Nineteen years now
At first, he talked a great deal about getting his sight back. With the passing of the long dark years, though, he mentioned that possibility more seldom, and, gradually, his muscles atrophied and his mind lost its sharpness and he spent more and more of his life immobile, a prisoner of his rocking chair.
But he never entirely gave up hope.
With touching determination, he hurled his fading memory at stacks of Spanish instructional tapes—over and over and over again. As recently as last Friday, he asked me whether he would ever be able to see again. I told him Yes.
What I didn’t tell him was that I expected it to be only in the next life.
And now, after his long night of darkness, he can see again.
“Someday we’ll understand all of this,” he said to me several times over the past few months. Now the mental fog that increasingly gathered about him and so frustrated him has been burned away by warm, brilliant, loving light. All is clear. In the words of a beloved Mormon hymn, “The morning breaks, the shadows flee!”

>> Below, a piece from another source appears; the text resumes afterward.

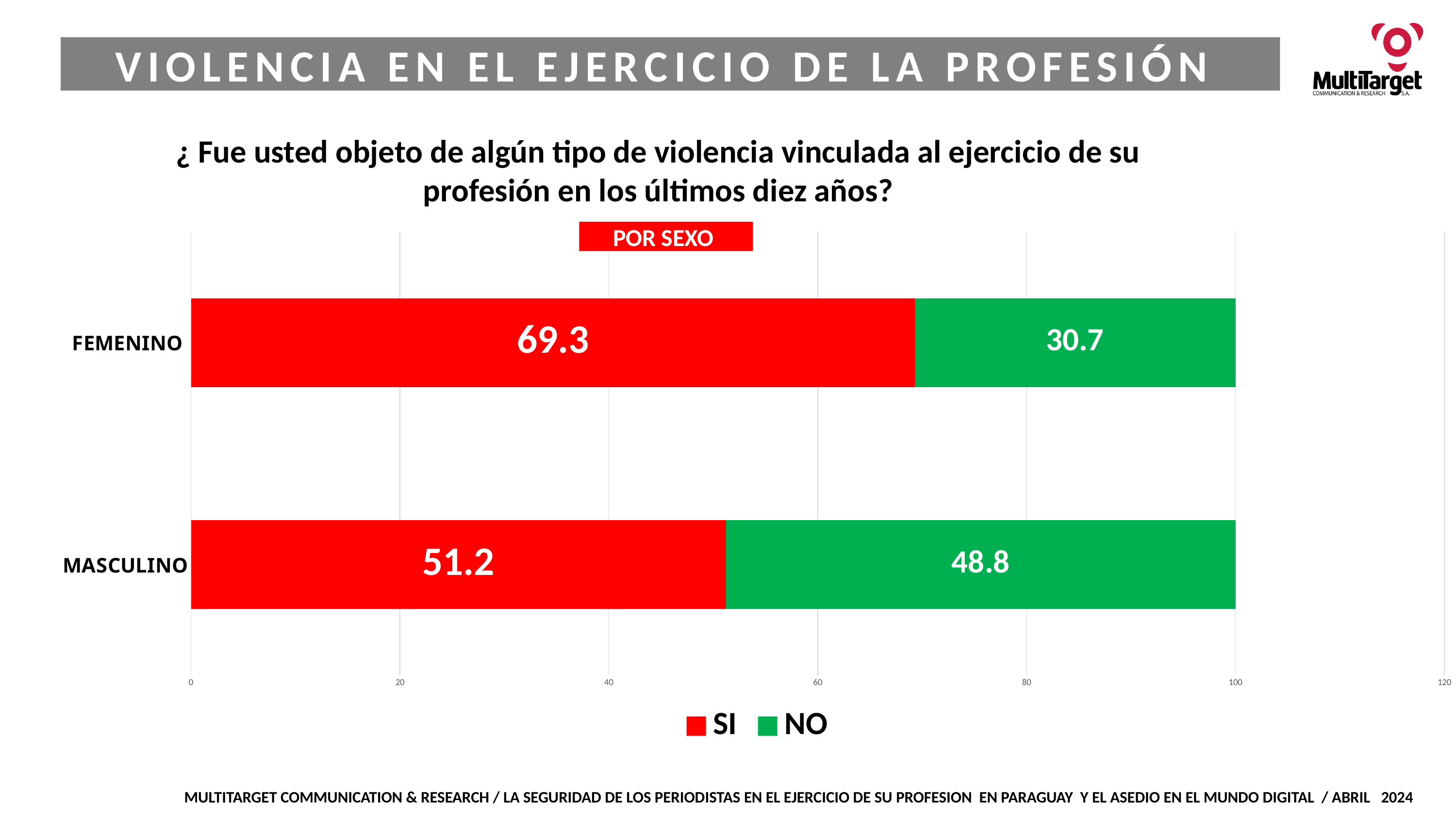
Which category has the lowest NO value? FEMENINO What is the difference between the SI values for FEMENINO and MASCULINO? 18.1 How many series does the legend list? 2 What is the NO value for MASCULINO? 48.8 What is the SI value for FEMENINO? 69.3 What is the NO value for FEMENINO? 30.7 Which category has the highest SI value? FEMENINO What is the total of the stacked bar for FEMENINO? 100 What is the SI value for MASCULINO? 51.2 Which is larger: the SI value for MASCULINO or the NO value for MASCULINO? SI What kind of chart is shown on the slide? Stacked bar chart How many categories are shown on the chart? 2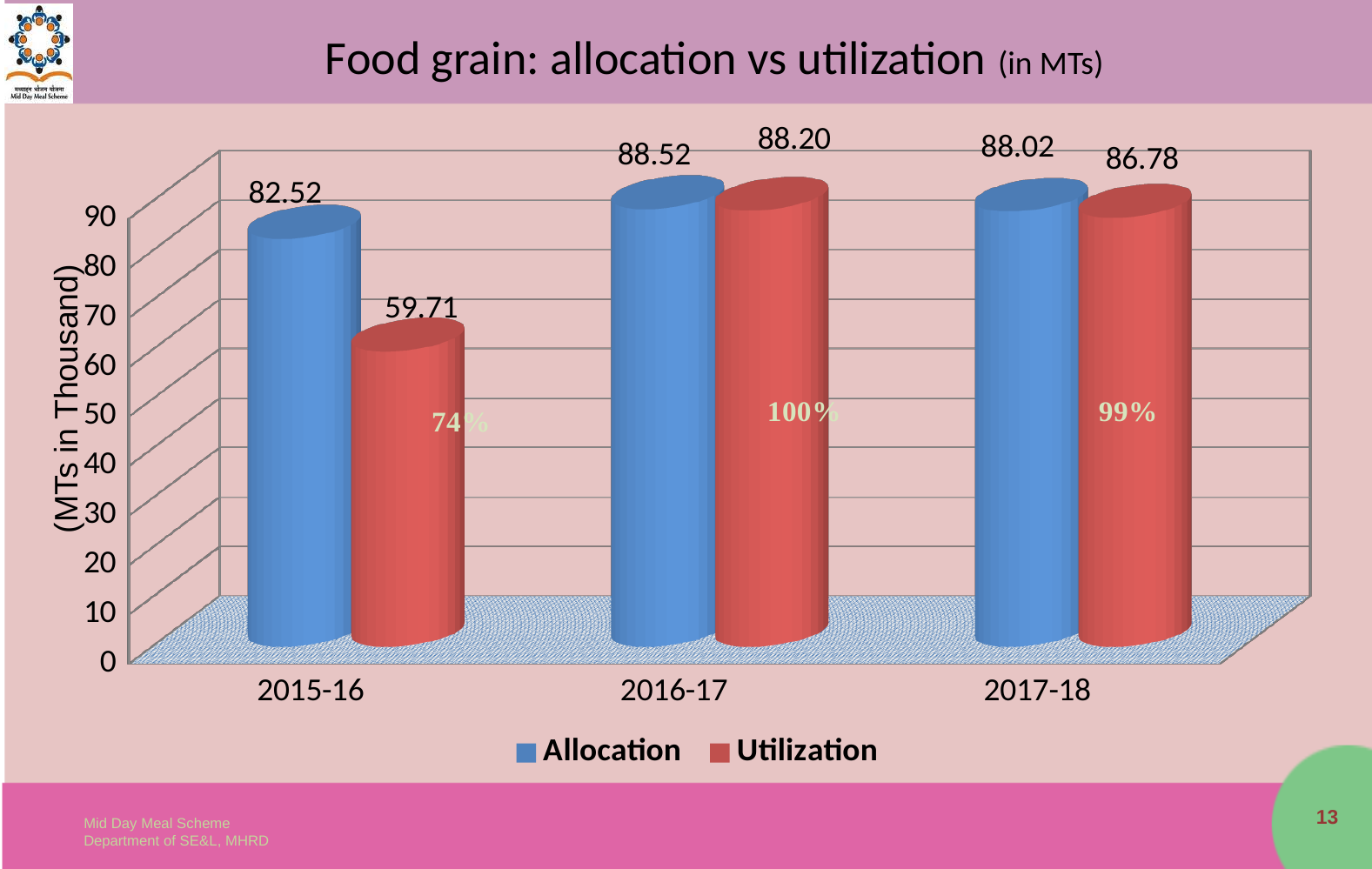
What is the difference between Allocation and Utilization in 2015-16? 22.81 What kind of chart is shown on the slide? Bar chart What percentage label is shown on the Utilization bar for 2016-17? 100% Which year has the highest Allocation value? 2016-17 Which year has the lowest Utilization value? 2015-16 How many series does the legend list? 2 What is the Utilization value for 2016-17? 88.20 How many years are shown on the x axis? 3 Does the Utilization value rise or fall from 2015-16 to 2016-17? Rise What is the Allocation value for 2015-16? 82.52 Which is larger in 2017-18, Allocation or Utilization? Allocation What is the Utilization value for 2017-18? 86.78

A modest and shy person, Dad would never have seen himself as a great man. Yet he was. In all the truly important things, he was. He loved my mother, and, to his very last day, worried about whether she was receiving adequate care.
He was my first and only missionary convert. I was privileged to baptize him—and Kenneth to confirm him a member—on the night I was set apart as a missionary.
Kenneth and I could have had no better father.
When, just after his stroke, I was about to publish a book, it suddenly came to me with a flash almost of revelation that I had to dedicate it to my father, and how that dedication should read:
Quoting Jesus’ description of Nathanael, I dedicated it
“To my father, Carl P. Peterson—an Israelite indeed, in whom there is no guile.” (John 1:47.)
Dad worried about that dedication. He was afraid that I was calling him “perfect.” I wasn’t, of course. But Dad was entirely without guile or deceit. He was a loving, gentle, patient man. Humble, self-effacing. Kind.